Document extract section start

Sylvia Plath’s is one of the most heartbreaking tragedies in modern literary history. How does a creature so breathlessly and earnestly in love with the world, in love with art, and in love with love come to take her own life?

In October of 1962, mere months before her death, Plath recorded herself reading “A Birthday Present,” written the previous month and later included in her beloved poetry collection Ariel. The recording was one of several broadcasts Plath participated in for BBC’s celebrated series “The Poet’s Voice” and survives on The Spoken Word: Sylvia Plath. With lines like “I do not want much of a present, anyway, this year. / After all I am alive only by accident. / I would have killed myself gladly that time any possible way,” the poem stops you dead in your tracks as you absorb the quiet catastrophe of Plath’s fate and simultaneously behold the all-too-human, universal terror that birthdays stir in all of us, that subtle but inevitable reminder of our own mortality. And yet — “sweetly, sweetly” — perhaps you’re moved to reach for, to choose, a different truth, the one 18-year-old Sylvia knew when she wrote, “I have to live my life, and it is the only one I’ll ever have.”

Document extract section end
Information provided section start

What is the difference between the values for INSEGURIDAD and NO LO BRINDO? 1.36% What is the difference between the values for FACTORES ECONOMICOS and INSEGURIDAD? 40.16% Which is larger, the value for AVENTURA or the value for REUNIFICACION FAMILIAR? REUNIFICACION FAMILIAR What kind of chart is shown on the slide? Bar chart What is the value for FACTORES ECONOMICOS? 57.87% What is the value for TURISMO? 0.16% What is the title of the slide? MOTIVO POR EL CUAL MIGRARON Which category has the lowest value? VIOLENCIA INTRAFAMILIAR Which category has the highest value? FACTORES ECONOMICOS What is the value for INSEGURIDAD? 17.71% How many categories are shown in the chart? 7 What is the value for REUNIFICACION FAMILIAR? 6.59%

Information provided section end
Information provided section start

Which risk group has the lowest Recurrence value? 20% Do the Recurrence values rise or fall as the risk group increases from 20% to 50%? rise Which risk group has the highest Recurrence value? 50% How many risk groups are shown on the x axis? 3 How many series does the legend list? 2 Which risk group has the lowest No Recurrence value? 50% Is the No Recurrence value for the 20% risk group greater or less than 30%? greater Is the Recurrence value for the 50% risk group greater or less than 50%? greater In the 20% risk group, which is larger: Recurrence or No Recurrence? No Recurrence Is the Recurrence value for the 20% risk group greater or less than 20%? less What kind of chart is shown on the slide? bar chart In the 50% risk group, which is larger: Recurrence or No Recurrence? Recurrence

Information provided section end

Task brief: Do these statements agree with the Sylvia Plath passage? (a) Plath recorded herself reading "A Birthday Present" in October of 1962. (b) The poem was written a year before she recorded it. (c) Plath was 18 when she wrote "I have to live my life, and it is the only one I'll ever have." Answer yes or no for each, and quote the words of the passage that decide it.

Reply:
(a) Yes: "In October of 1962, mere months before her death, Plath recorded herself reading"
(b) No: "written the previous month"
(c) Yes: "the one 18-year-old Sylvia knew when she wrote"